• Work request A: Transcribe the part of the Freddy fan page that opens with the words containing "The Centerboro post" and closes with "warn the world!".
• Work request B:
Answer these questions from the Freddy fan page:
(i) Against which team was the game in which Freddy's conduct ended his football career?
(ii) Who forbade Freddy to wear his varsity letter on school property?
(iii) On which picture page is the unsolved mystery Freddy illustration displayed?
• Work request C: Resume the Freddy fan page from its last sentence, writing the next part in the same voice.

I might put this up for sale at the next FoF convention!
You see here Freddy's undeserved letter in football, a piece of Bean family memorabilia I rescued during the big fire at their farm. As I have mentioned before, Freddy's high school football career abruptly ended after his disgraceful and unsportsmanlike conduct upon the gridiron during a game with Tushville. Although he had been awarded a varsity letter the year before, Freddy was forbidden by the Board of Education to wear it on school property or at any school event. I believe this was one of the factors that precipitated his dropping out of high school before graduation--this and his humiliating dismissal from the team. More information about this series of events can be found on The Ultimate Picture Page.
A Biro illustration? Who's Biro?
This is no (still unsolved) mystery Freddy illustration like the one displayed on Picture Page 10. It is a seldom seen illustration done by a Mr. Biro for a non-Knopf edition of one of the published Freddy titles. This particular image has been floating around on my hard drive for some time now, but I do not remember where I found it to begin with or when. I can certainly guess in what chapter in what book it appears, though, and I'll bet you can, too! Go ahead--it's easy enough! Give it a try! If you can't figure it out, don't bother me. I'm too busy with my emergency evacuation plans to answer. Ask one of the many Freddyite mavens at the Freddy maillist.
The Centerboro post office
This is an old Centerboro landmark, the post office from which I mailed many, many epistles to important scientists, so-called world leaders, newspapers, magazines, journals, networks, civic organizations, and other individuals and conglomerates of all types. Though the volume of my correspondence was prodigious, it was mostly one-way. I guess my theories, opinions, and commentaries were too sophisticated or ahead of their time to be recognized for their worth--especially my warnings about the Martians' meddling in earthly affairs. When the Martian expeditionary forces arrive, no one will be able to say that I didn't warn the world!

• Available data:
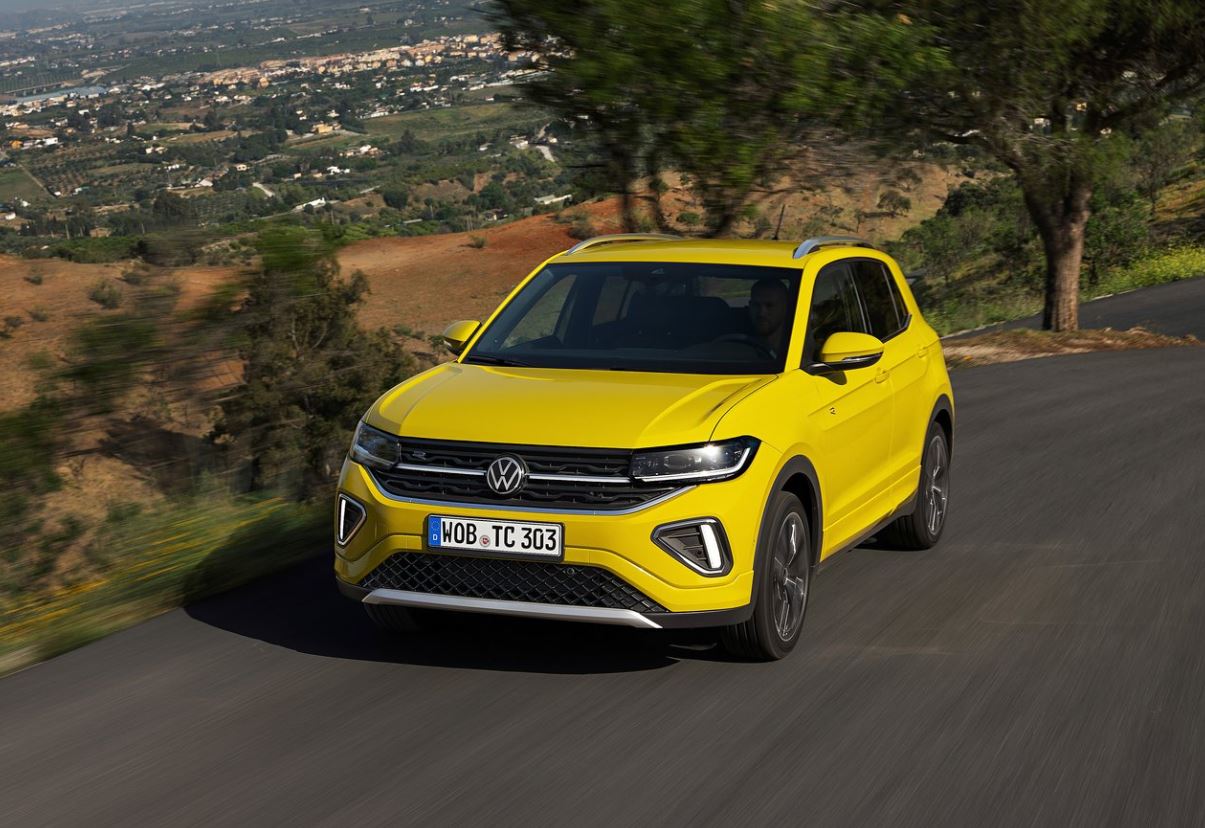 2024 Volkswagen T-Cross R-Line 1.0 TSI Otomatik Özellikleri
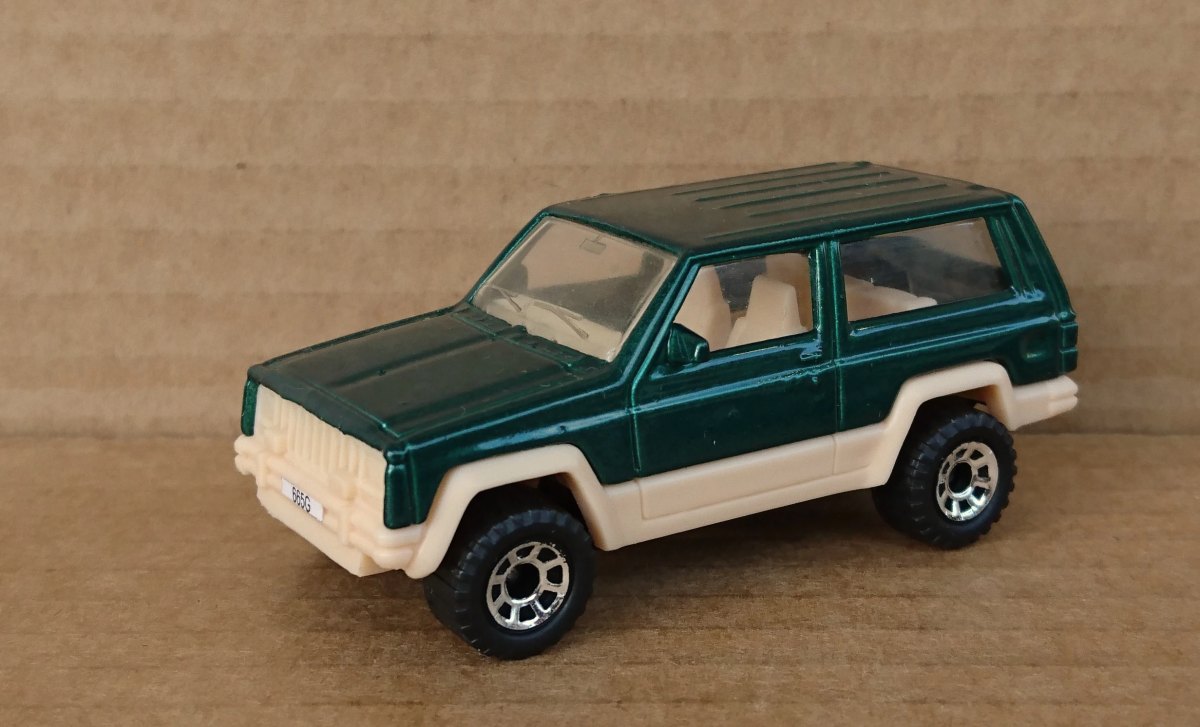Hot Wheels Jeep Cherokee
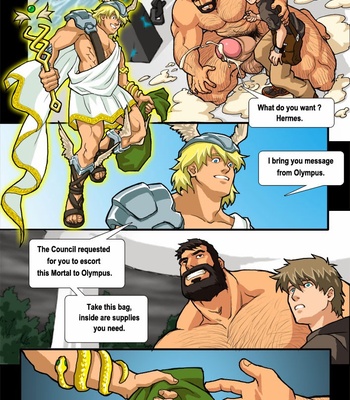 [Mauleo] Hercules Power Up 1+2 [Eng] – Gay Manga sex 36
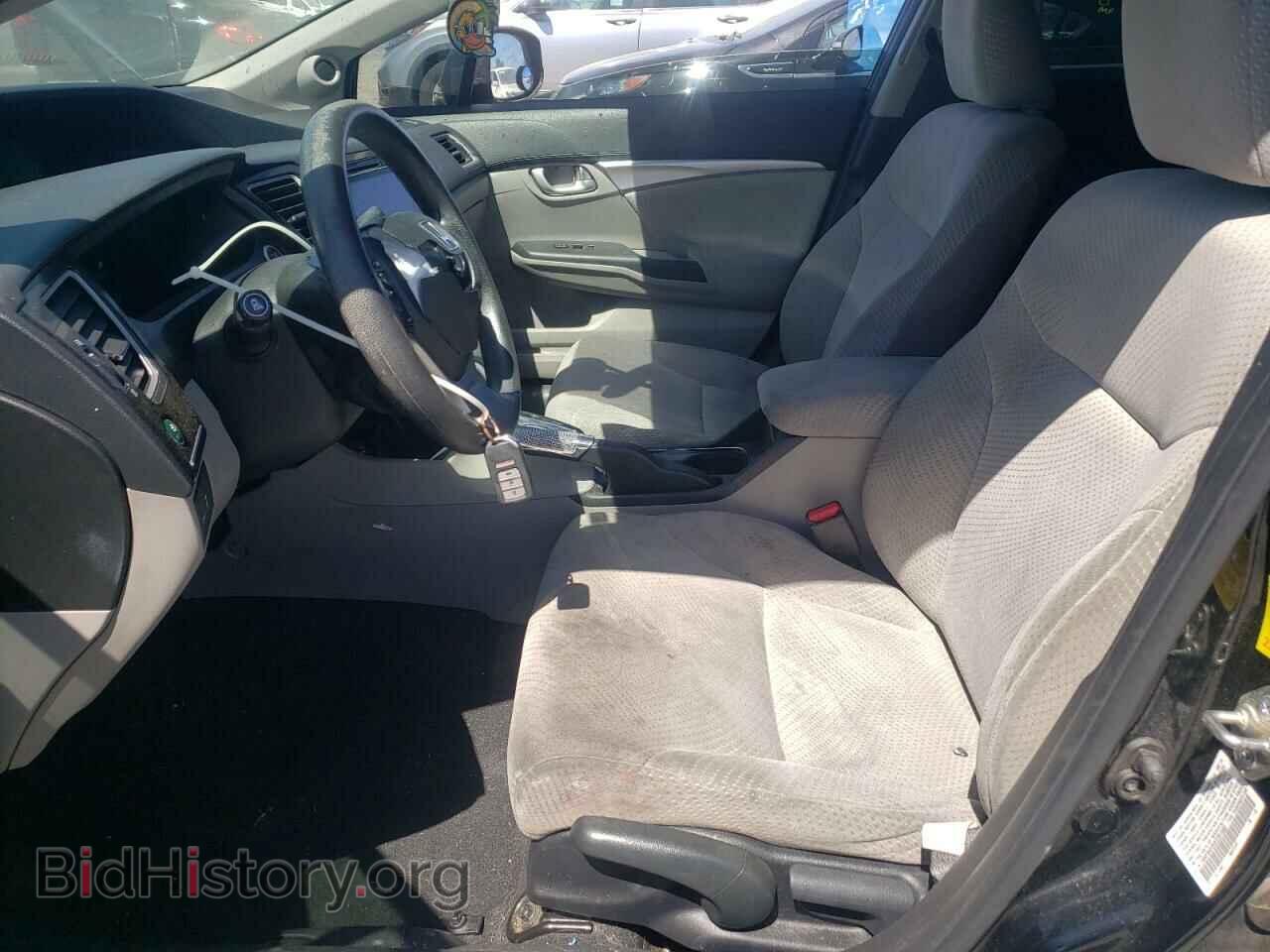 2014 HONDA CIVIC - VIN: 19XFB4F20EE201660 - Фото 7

• Response box A:
The Centerboro post office
This is an old Centerboro landmark, the post office from which I mailed many, many epistles to important scientists, so-called world leaders, newspapers, magazines, journals, networks, civic organizations, and other individuals and conglomerates of all types. Though the volume of my correspondence was prodigious, it was mostly one-way. I guess my theories, opinions, and commentaries were too sophisticated or ahead of their time to be recognized for their worth--especially my warnings about the Martians' meddling in earthly affairs. When the Martian expeditionary forces arrive, no one will be able to say that I didn't warn the world!

• Response box B:
(i) Tushville
(ii) The Board of Education
(iii) Picture Page 10

• Response box C:
The Oteseraga County Custodial Asylum
A wonderful stereoscopic view of the Oteseraga County Custodial Asylum where Benjamin Bean wound up for his own good and the safety of others more than once. There is another view of the place on Picture Page 8. I hear that there was a special wing for wealthy clients from all over the Northeast, but I put no stock in such stories. By the way, there is no truth to the rumor that I was a client of this establishment!

Central Centerboro in 1882

The top map here depicts an area of central Centerboro way, way back in 1882. I thought you might be interested in comparing some of the features here with other views of Centerboro I've published here and there on this site. I have placed an "X" at the intersection of Main and Herkimer, and if you were to travel from the "X" toward the upper left corner of the picture, you'd be heading WSW toward Rome, NY. The bottom map goes even father back to 1866, by which time Centerboro's basic form had been pretty well established. "X" marks the same spot as it does in the 1882 map.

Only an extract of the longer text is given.